Let the number of zeroes be z, now convince yourself that if k < n, we can flip any two bits(a pair) by using a combination of the k-bit operation mentioned in the problem. Here's an argument to help you satisfy yourself with this fact, choose any k - 1 bits other than the pair you want to flip; then choose one bit from the pair along with the k - 1 we just picked, apply the operation; then choose the other bit from the pair along with the same k - 1 bits we picked earlier, apply the operation again. We are guaranteed to find these k - 1 auxiliary bits if k < n or n is at least k + 1.

So naturally, two cases arise:

• k == n : clearly we can only flip all or flip none. So the answer is max(n - z, z)
• k < n : In this case, we can flip any k bits or we can flip any 2 bits(using the argument above). Now, if z < k, we can only use the 2-bit flips and if z is odd, we are left with one bit still 0, answer is n - 1; if z is even, we flip all of them to 1's, so answer is n. Now when z >= k, we can use both k-bit fips and 2-bit flips, the claim is, if z is odd and k is even, we are left with one 0(answer is n - 1) otherwise we can always turn all 0's to 1's(answer is n).

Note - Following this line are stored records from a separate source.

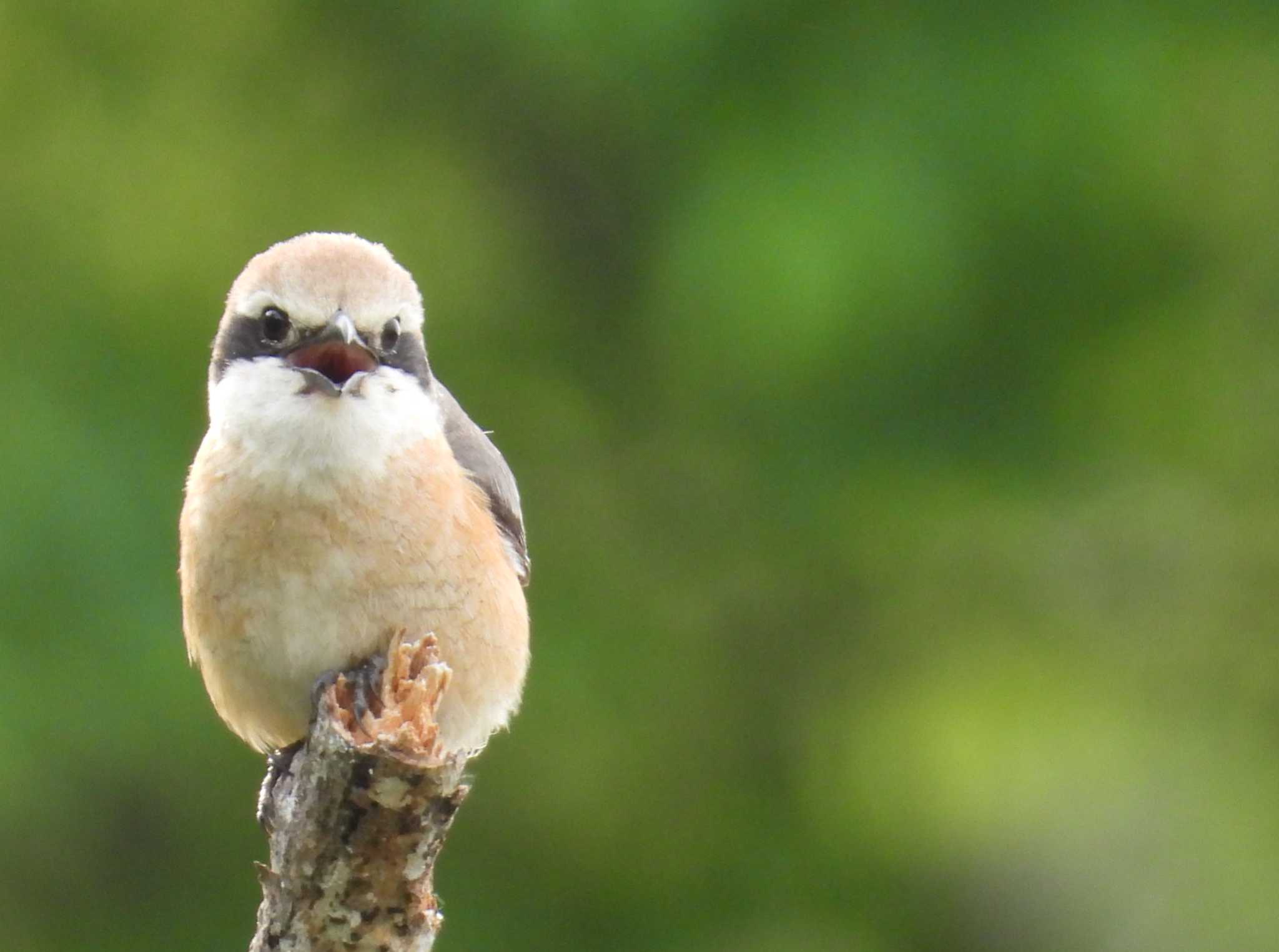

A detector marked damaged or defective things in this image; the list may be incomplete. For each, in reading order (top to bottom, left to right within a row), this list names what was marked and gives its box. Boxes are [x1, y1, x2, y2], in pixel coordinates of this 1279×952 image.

splintered wood [249, 631, 470, 950]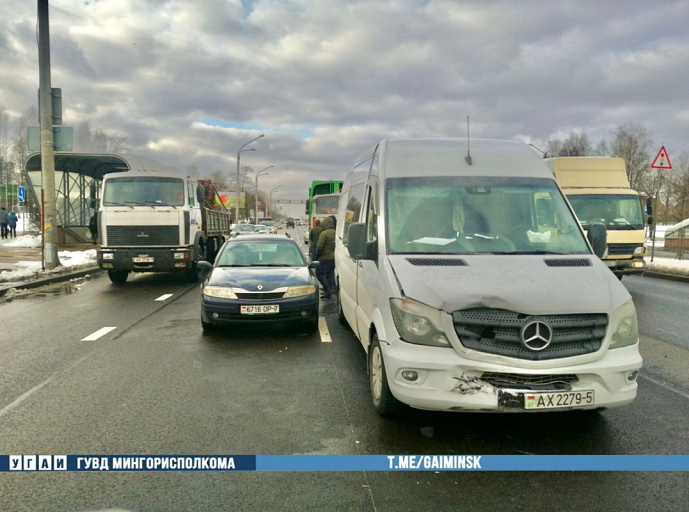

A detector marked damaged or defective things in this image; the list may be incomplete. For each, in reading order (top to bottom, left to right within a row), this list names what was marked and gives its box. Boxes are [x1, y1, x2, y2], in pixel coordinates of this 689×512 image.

damaged front bumper [382, 338, 640, 414]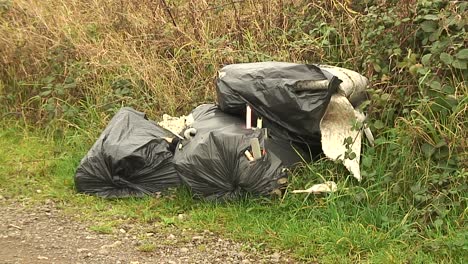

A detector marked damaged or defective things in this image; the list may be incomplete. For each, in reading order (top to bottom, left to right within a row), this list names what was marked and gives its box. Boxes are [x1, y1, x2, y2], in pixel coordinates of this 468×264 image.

torn black bin liner [216, 62, 340, 146]
torn black bin liner [75, 107, 181, 198]
torn black bin liner [175, 104, 300, 201]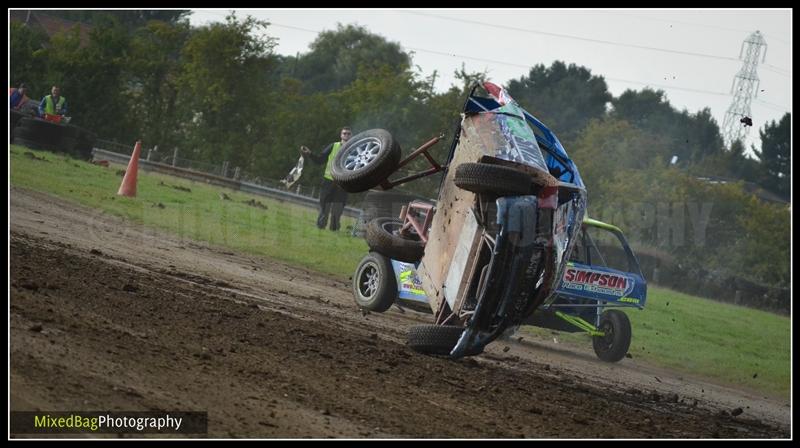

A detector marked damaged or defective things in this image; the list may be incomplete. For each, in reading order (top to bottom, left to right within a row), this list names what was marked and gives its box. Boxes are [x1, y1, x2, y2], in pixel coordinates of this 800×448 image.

detached wheel [330, 129, 400, 193]
detached wheel [454, 162, 536, 195]
detached wheel [366, 217, 424, 262]
detached wheel [354, 252, 396, 312]
detached wheel [410, 324, 466, 356]
detached wheel [588, 310, 632, 362]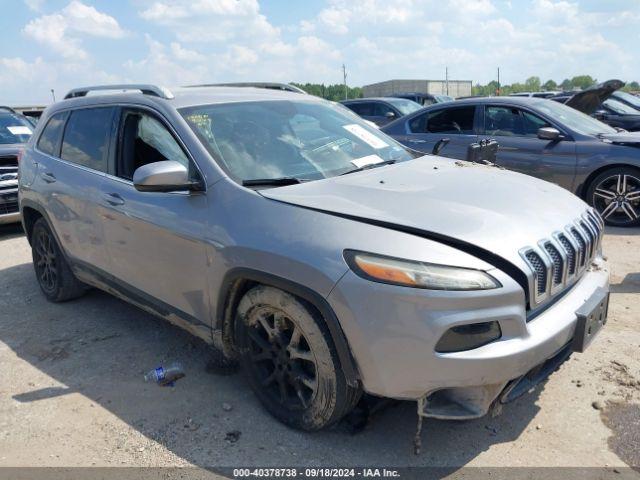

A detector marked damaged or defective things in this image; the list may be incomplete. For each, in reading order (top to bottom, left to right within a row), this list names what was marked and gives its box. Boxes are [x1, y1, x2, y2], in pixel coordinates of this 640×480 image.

dented hood [564, 79, 624, 116]
dented hood [258, 158, 592, 270]
damaged front bumper [328, 258, 608, 420]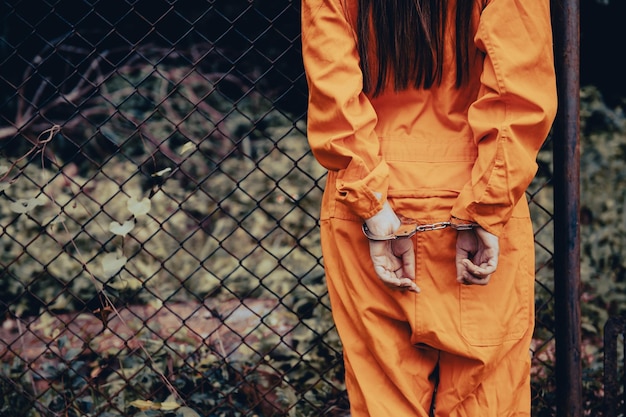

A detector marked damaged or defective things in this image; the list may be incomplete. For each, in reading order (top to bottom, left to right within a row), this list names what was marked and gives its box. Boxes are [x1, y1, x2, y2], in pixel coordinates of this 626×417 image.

rusty metal fence post [552, 0, 580, 412]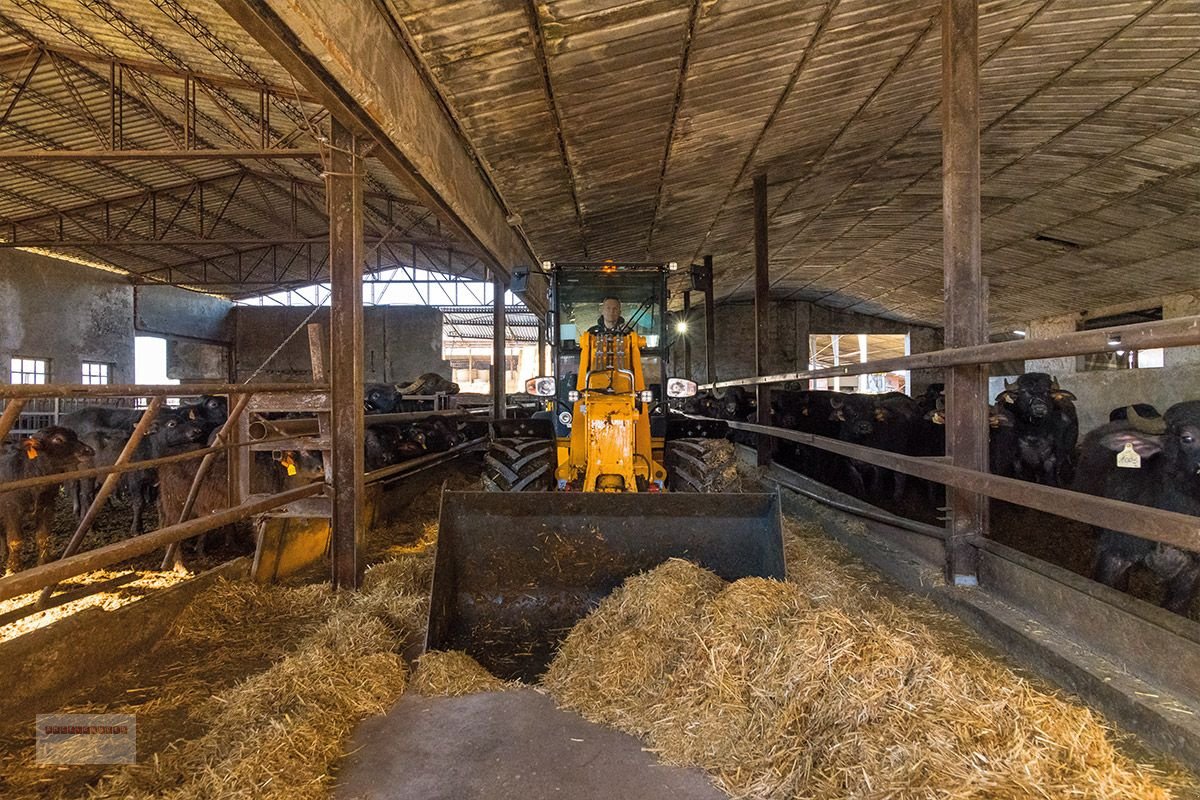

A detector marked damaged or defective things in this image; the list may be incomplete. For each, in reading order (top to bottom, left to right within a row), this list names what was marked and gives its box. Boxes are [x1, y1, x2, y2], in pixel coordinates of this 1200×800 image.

Explanation of the last claim: If we can use both k-bit flips and 2-bit flips and z happens to be odd, we try to use one k-bit flip to change the parity of remaining 0's(parity of z - k). We can only do so if k is odd otherwise we can't do it and using 2-bit operations on odd number of zeroes will leave us with one zero. So, in a nutshell, if k is even with odd z, we will be left with one 0, otherwise we get all 1's.

Answer 2

Flip zeroes until the number of zeroes is below k. Let m be the number of zeroes.

Flip k - m/2 ones and m/2 zeroes (integer division). Now you have m + (k-m/2) - m/2 = m + k - m/2 - m/2 ~ k zeroes. (approximate b/c of the integer division).

Finally, flip all the zeroes and as many ones as necessary to get k total flips. This will be either all ones or close depending on the parity of m.